Aug. 6 (Bloomberg) -- Oil-tanker rental rates may rise after last week's 46 percent slump spurred owners to slow their vessels, reducing supply and increasing costs for oil producers and refineries who hire the vessels.

Thanks

Doesn't make much sense to me.

FF

Unless you assume current reported crude production is somewhat detached from reality...

Reported August production should be interesting. Looking as if it's going to be way down but no real figures yet.

So down, because demand is 'soft' as OPEC puts it?

Interesting.

What was masking this all along for first half of '08? The China pre-Olympics demand (as claimed by OPEC)?

No one in China can buy until the gov't works out either a price rise or a continuation of the tax rebates. Nobody knows what to expect, so everybody's sitting on their hands. And here we're taking inventories in crude and products down to the absolute possible bottom before anyone will do any buying. I imagine buying will be at an absolute minimum until the elections.

Signs that we're very close to or at the bottom: Even the people in here are thinking about unloading oil investments, all the media headlines are about the end of the commodity bubble, and all the vehicles in the poker room parking lots are SUVs again.

the vehicles in the poker room parking lots are SUVs again

A CRITICAL leading indicator !

Best Hopes for Price Elasticity of Demand,

Alan

Moe,

I really appreciate your insights on the market.
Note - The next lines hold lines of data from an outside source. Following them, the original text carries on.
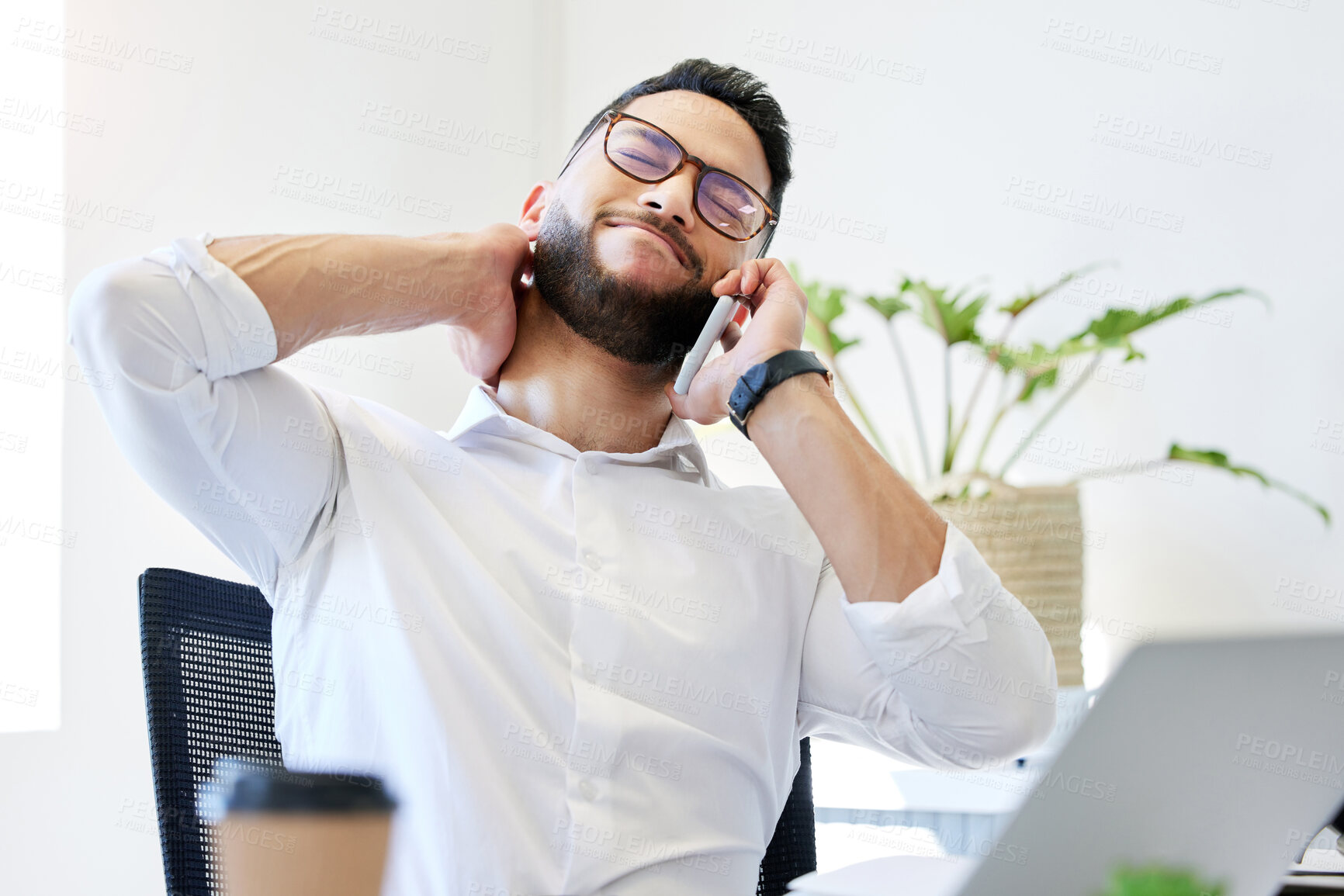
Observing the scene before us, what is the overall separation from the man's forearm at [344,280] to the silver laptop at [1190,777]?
70cm

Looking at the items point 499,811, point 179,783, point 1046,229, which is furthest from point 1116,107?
point 179,783

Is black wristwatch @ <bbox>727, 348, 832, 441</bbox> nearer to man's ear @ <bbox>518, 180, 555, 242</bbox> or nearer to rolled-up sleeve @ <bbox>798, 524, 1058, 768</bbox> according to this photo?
rolled-up sleeve @ <bbox>798, 524, 1058, 768</bbox>

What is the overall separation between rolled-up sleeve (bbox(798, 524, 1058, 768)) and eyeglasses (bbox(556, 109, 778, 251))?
53 cm

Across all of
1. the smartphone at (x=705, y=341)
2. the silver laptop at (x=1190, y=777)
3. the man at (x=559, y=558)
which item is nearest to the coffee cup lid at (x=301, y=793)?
the silver laptop at (x=1190, y=777)

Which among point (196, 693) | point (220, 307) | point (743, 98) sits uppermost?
point (743, 98)

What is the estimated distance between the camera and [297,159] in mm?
2258

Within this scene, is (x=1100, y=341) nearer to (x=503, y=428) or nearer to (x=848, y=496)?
(x=848, y=496)

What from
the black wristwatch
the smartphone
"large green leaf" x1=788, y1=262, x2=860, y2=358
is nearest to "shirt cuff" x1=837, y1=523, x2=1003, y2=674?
the black wristwatch

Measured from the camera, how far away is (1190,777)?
54 cm

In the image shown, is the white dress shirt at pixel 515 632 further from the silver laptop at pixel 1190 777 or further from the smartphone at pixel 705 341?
the silver laptop at pixel 1190 777

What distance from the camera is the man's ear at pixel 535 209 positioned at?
1.38 m

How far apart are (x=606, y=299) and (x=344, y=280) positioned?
1.13 feet

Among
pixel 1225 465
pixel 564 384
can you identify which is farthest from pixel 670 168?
pixel 1225 465

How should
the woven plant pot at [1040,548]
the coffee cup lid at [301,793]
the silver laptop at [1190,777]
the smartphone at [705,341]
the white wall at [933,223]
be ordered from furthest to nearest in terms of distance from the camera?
1. the white wall at [933,223]
2. the woven plant pot at [1040,548]
3. the smartphone at [705,341]
4. the silver laptop at [1190,777]
5. the coffee cup lid at [301,793]
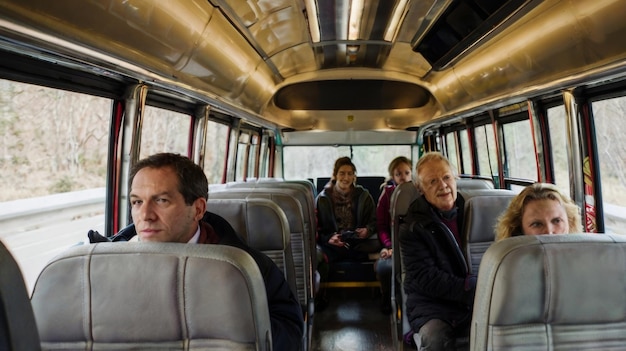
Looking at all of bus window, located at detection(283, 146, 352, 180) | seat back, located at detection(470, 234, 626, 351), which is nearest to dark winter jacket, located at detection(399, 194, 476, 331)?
seat back, located at detection(470, 234, 626, 351)

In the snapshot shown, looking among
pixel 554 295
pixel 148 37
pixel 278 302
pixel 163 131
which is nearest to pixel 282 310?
pixel 278 302

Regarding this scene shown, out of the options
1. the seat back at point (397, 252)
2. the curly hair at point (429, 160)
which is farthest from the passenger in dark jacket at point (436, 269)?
the seat back at point (397, 252)

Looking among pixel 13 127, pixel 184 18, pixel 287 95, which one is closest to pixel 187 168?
pixel 13 127

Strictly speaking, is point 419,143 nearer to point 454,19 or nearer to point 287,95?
point 287,95

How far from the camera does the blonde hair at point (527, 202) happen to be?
90.0 inches

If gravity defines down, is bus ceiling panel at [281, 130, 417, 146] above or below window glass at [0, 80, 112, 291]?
above

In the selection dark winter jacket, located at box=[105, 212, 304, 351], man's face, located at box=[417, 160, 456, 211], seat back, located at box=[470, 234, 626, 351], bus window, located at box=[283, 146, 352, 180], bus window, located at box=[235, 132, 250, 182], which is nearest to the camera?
seat back, located at box=[470, 234, 626, 351]

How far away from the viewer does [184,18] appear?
3318 millimetres

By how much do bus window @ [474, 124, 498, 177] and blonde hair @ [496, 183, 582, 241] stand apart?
3556 millimetres

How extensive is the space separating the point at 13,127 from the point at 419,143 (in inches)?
304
I've read many-many posts of yours, so this time I'll keep it very simple by asking:

Do you think there is a floor to WTI spot in the ***PRESENT*** geopolitical and economic situation - and if so what's that level?

***PRESENT*** i.e.: coming recesseion in Europe, financial troubles everywhere, relatively strong dollar, relatively weak Chiniese demand and the BTC closed *** PRESENT***

(My reading of the situation very briefly: 107-108 floor now, prices in trading range between 110-130 until mid September, price spike in October and WTI spot at USD 150 in late November)

What's yours?

all the vehicles in the poker room parking lots are SUVs again

ROFL!

I do remember posting during oil's rise early this year that I didn't think $3.50/gal was high enough to cause lifestyle changes. I posted later that $4.00/gal looked like it was. Around here we're back in the $3.70 range, and I don't think that's high enough. Here's hoping gasoline moves back up to $4.00+.

BTW, it seemed to me oil had a nice close today. It looked like it had been trying to set up $113 as a floor. All week it has bouncing back up every time it dipped below $113. Today it as low as 111-and-change and stayed below 113 almost all day, until a rise late in trading pushed it back over 113 (~$113.50 at the moment).

In norway the price of gas is more than twice as high and they have high taxes on cars. I think some people prefer using the bus or a smaller car but some are still driving large cars.